Work request:
Before copying, set the images aside; then transcribe every entry below exactly.

Dataset records
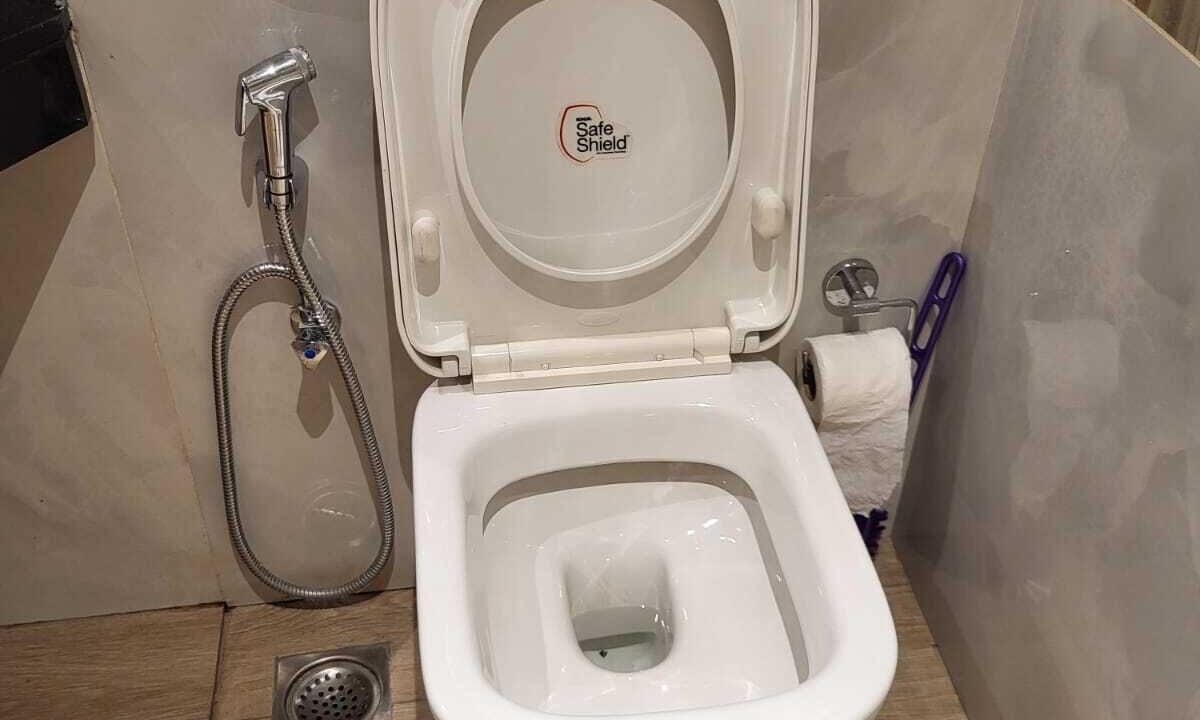Photo of Bathroom in Gurugram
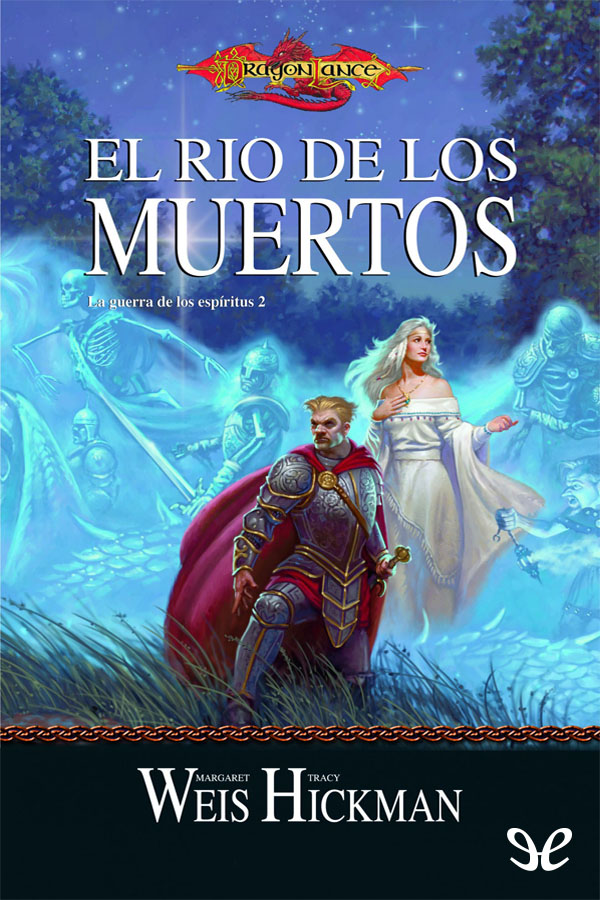 El rio de los muertos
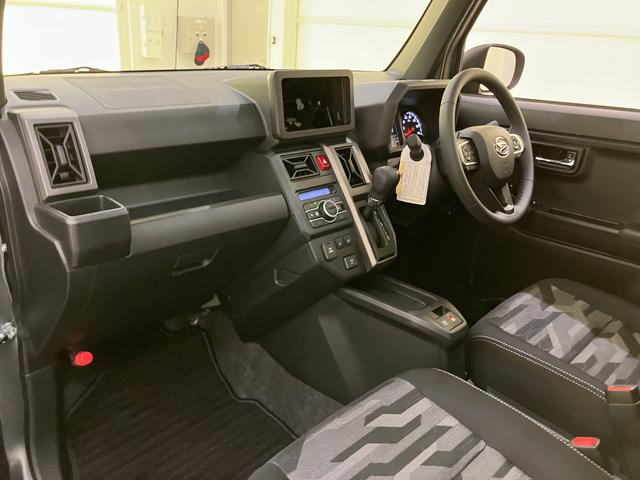 タフトＧターボ　ダーククロムベンチャーキーフリーシステム　ムーンルーフ　ターボ車　エアバッグ　アルミホイール　スマートキー　ＡＢＳ（山口県）の中古車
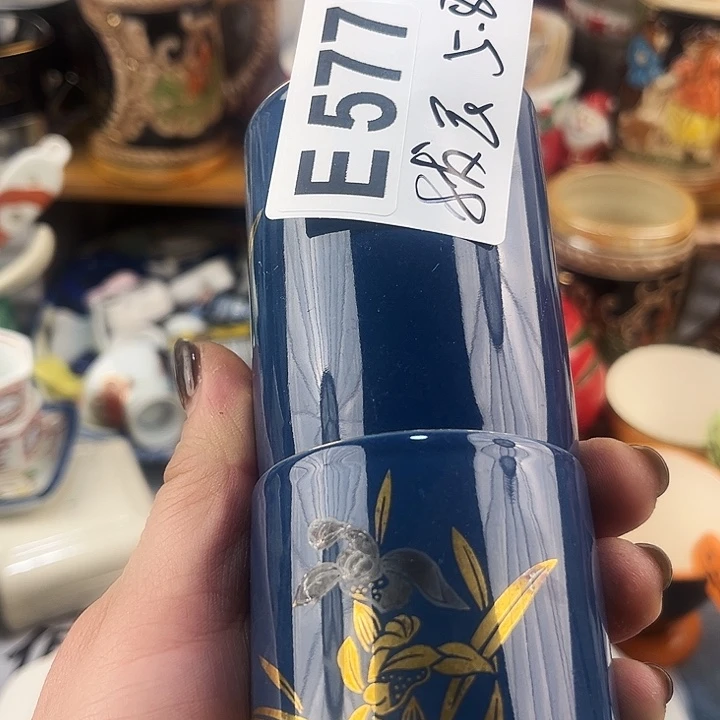 拨***日回流瓷器默认微瑕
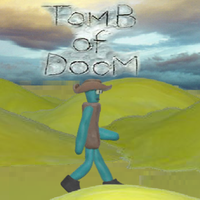 Tomb of Doom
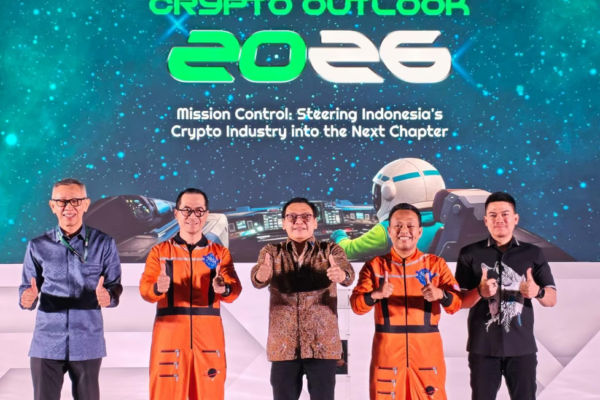 Update Finansial Digital Menakar Masa Depan Ekonomi 2026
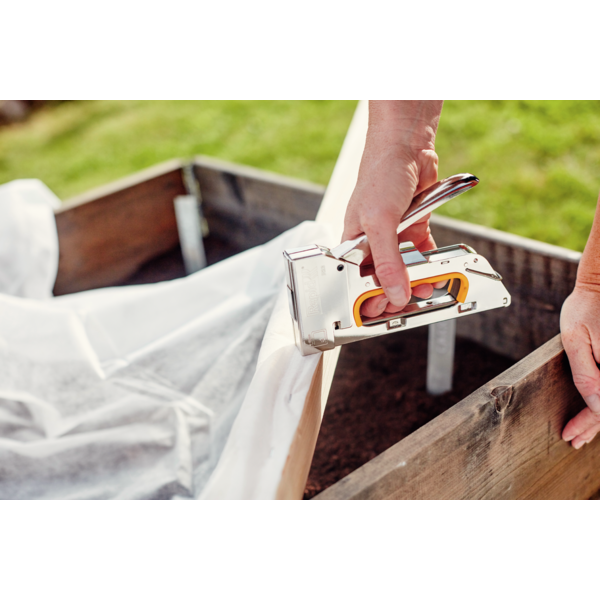 Sinkilä Rapid 13/6mm ss 2500 2500kpl rst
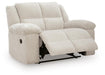 Orlen Oversized Recliner - Casa Morelos / Coahuila Furniture (Oklahoma City, OK)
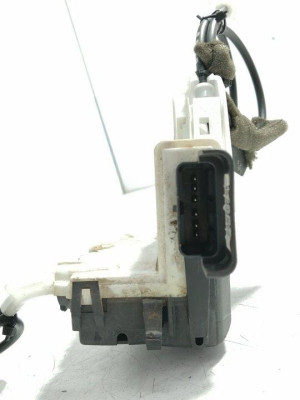 CERRADURA PUERTA DELANTERA DERECHA, PEUGEOT, 308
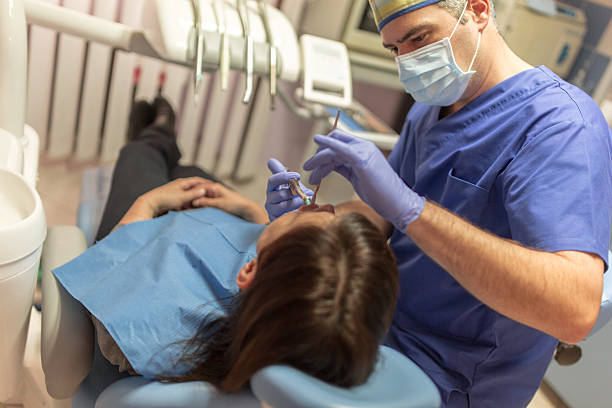 Best Sleep Apnea Treatment  in Lubbock, TX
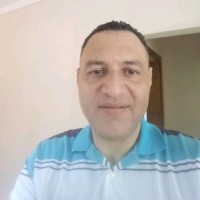 Marcelo Barros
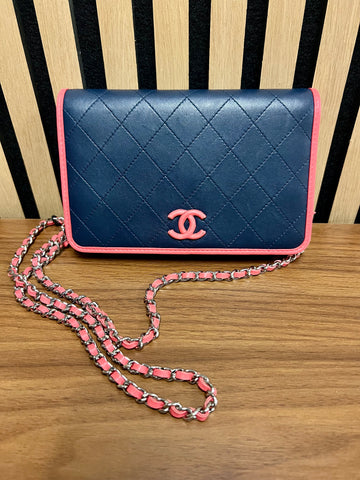 Chanel WOC
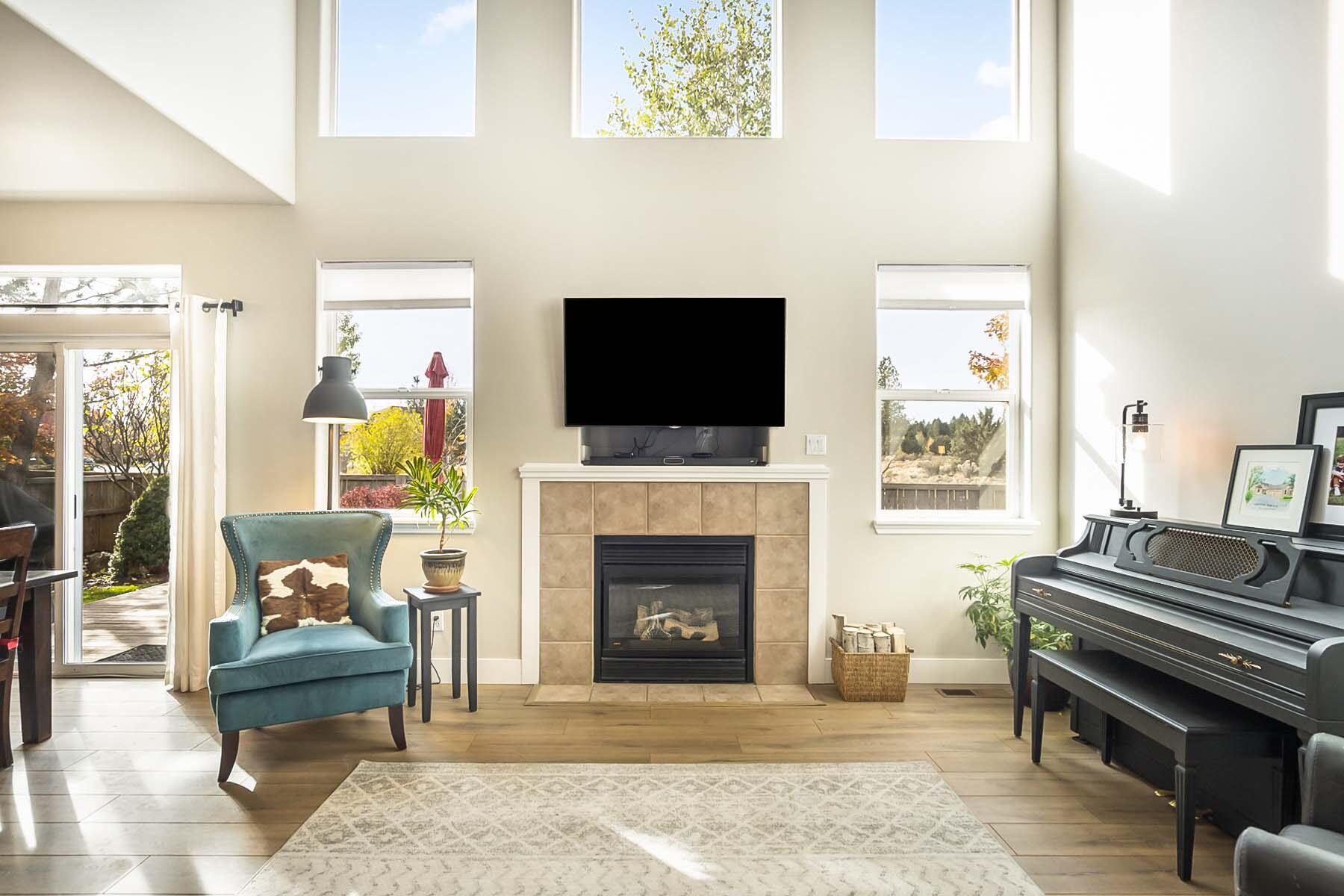 River Rim - Residential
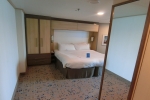 Oceanview Stateroom Cabin 9110. Picture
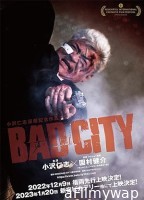 Bad City (2022) HQ Hindi Dubbed Movie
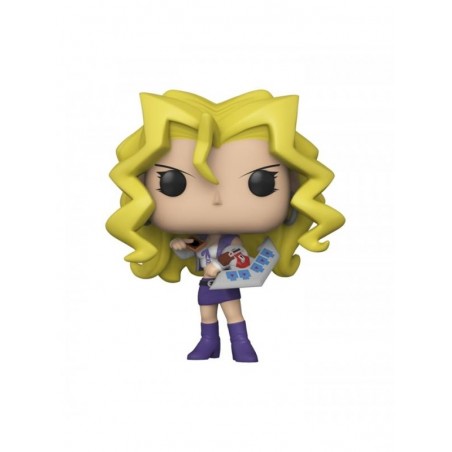 FUNKO POP YU GI OH MAI VALENTINE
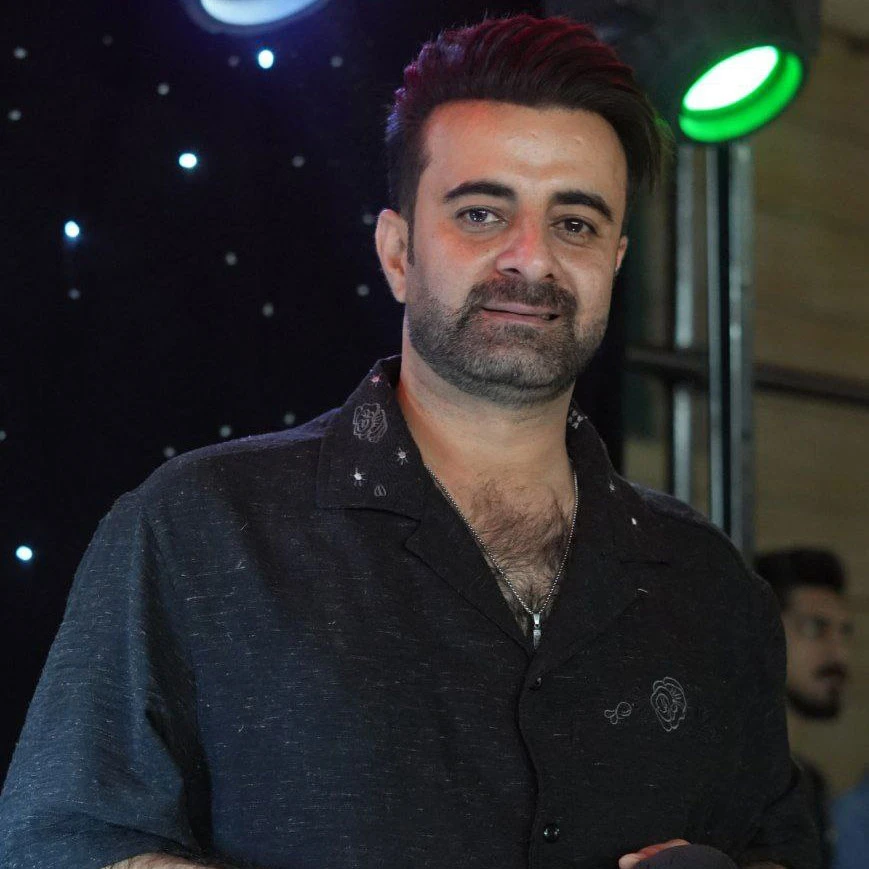 دانلود آهنگ طلا 24 عیار از بابک سلگی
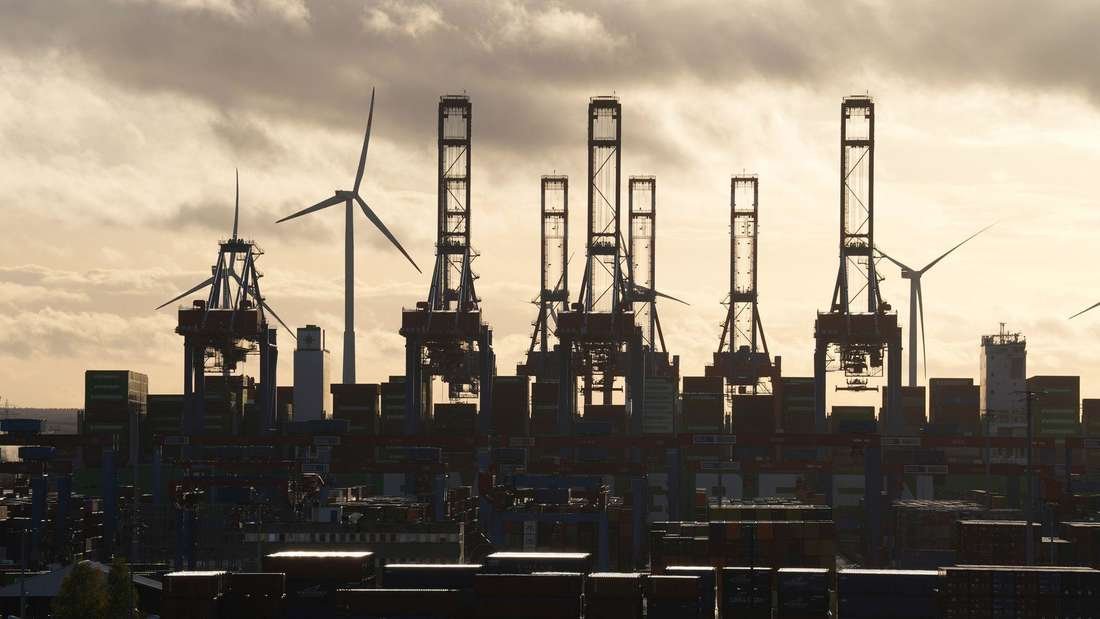 Kein Aufschwung in Sicht: Schrumpft die Wirtschaft erneut?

The answer:
Photo of Bathroom in Gurugram
 El rio de los muertos
 タフトＧターボ　ダーククロムベンチャーキーフリーシステム　ムーンルーフ　ターボ車　エアバッグ　アルミホイール　スマートキー　ＡＢＳ（山口県）の中古車
 拨***日回流瓷器默认微瑕
 Tomb of Doom
 Update Finansial Digital Menakar Masa Depan Ekonomi 2026
 Sinkilä Rapid 13/6mm ss 2500 2500kpl rst
 Orlen Oversized Recliner - Casa Morelos / Coahuila Furniture (Oklahoma City, OK)
 CERRADURA PUERTA DELANTERA DERECHA, PEUGEOT, 308
 Best Sleep Apnea Treatment  in Lubbock, TX
 Marcelo Barros
 Chanel WOC
 River Rim - Residential
 Oceanview Stateroom Cabin 9110. Picture
 Bad City (2022) HQ Hindi Dubbed Movie
 FUNKO POP YU GI OH MAI VALENTINE
 دانلود آهنگ طلا 24 عیار از بابک سلگی
 Kein Aufschwung in Sicht: Schrumpft die Wirtschaft erneut?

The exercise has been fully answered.